To find duplicates in the 'Photos' directory:

./generate_checksums_recursively.sh ~/Photos
./find_duplicates_recursively.sh ~/Photos

Example output:

Processing /home/pavel/Photos/Berlin/checksums.md5
Processing /home/pavel/Photos/Boston/checksums.md5
Processing /home/pavel/Photos/All/checksums.md5

c30f7472766d25af1dc80b3ffc9a58c7
/home/pavel/Photos/Berlin/1.jpg
/home/pavel/Photos/Berlin/11.jpg
/home/pavel/Photos/All/Berlin.jpg

26ab0db90d72e28ad0ba1e22ee510510
/home/pavel/Photos/Boston/2.jpg
/home/pavel/Photos/Boston/22.jpg
/home/pavel/Photos/All/Boston.jpg

remove_duplicates_recursively.sh

The script designed to automate the process of identifying and removing duplicate files within a specified directory and its subdirectories, leveraging existing checksums.md5 files (generated by generate_checksums_recursively.sh).
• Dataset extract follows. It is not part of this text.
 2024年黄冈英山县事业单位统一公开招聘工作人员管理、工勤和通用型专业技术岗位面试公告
The script identifies duplicates based on their hashes, retains the file with the shortest path in each set of duplicates, and removes the others.

Usage

To remove duplicates in the 'Photos' directory:

./generate_checksums_recursively.sh ~/Photos
./find_duplicates_recursively.sh ~/Photos

Example output:

Processing /home/pavel/Photos/Berlin/checksums.md5
Processing /home/pavel/Photos/Boston/checksums.md5
Processing /home/pavel/Photos/All/checksums.md5
Removing: /home/pavel/Photos/Berlin/11.jpg
Removing: /home/pavel/Photos/All/Berlin.jpg
Removing: /home/pavel/Photos/Boston/22.jpg
Removing: /home/pavel/Photos/All/Boston.jpg